CareerCup

This works and is O(n) amortized.

Let us not talk about practicality in questions like "make stack using only one queue", which probably will never arise in real life, apart from testing problem solving abilities of a candidate in an interview.

Sorry that was O(1) amortized.

Of course you need to keep track of the count when you have to do the cycle again (which is missing from above solution).

Basically you need to maintain the number of elements which can be popped by Deque. If that count goes to zero, you do the cycle.

Here is some (psuedo)code trying to use the above answers

class <T> Stack {
    public push(T elem) {
        _stack.Enqueue(elem);
    }
    
    public T pop() {
        if (_stack.IsEmpty()) throw StackEmptyException;
    
        if (numPushable == 0) {
            int numToCycle = _stack.Count;
            while (numToCycle > 0) {
                T elem = _stack.Dequeu();
                _stack.Enqueue(T);
                _numPushable++;
                numToCycle--;   
            }
        }
        _numPushable--;
        return _stack.Dequeu();
    }
    private Queue<T> _stack;
    private int _numPushable = 0;
}

This an incorrect solution.

push push push pop push push pop

will give wrong answer.

Yes this works I think.

Code:

class <type T> Stack {
    public void push(T elem) {
        _stack.enque(elem);
    }
    
    public T pop() {
        _stack.reverse();
        T elem  = _stack.deque();
        _stack.reverse();
    }
    private Queue<T> _stack;
}

What if we wanted a fast pop, but push could be slower?

You don't get the point of this site, Richa.

What good does it do a candidate to post a question here, if they have already been through it in an interview and have failed to answer it?

The point of posting here is to let _other_ people know what kind of questions are being asked.

This site is just a repository of questions.

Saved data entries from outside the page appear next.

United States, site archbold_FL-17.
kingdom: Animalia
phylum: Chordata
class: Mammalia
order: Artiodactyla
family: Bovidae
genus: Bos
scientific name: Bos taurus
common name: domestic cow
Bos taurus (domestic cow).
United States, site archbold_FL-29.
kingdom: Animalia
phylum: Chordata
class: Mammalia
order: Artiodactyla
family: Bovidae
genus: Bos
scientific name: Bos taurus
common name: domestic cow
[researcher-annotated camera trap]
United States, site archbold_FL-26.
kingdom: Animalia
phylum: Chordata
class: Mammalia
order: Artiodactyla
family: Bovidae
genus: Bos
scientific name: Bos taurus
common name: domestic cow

People post the problems they were asked, not necessarily the problems they want the solution to, irrespective of whether a web-search gives the solution.

Yeah, so a -1 for that inane lmgtfy link.

No Anon this website is very disorganized already. I propose a stack overflow kind of implementation.

No Anon this website is very disorganized already. I propose a stack overflow kind of implementation.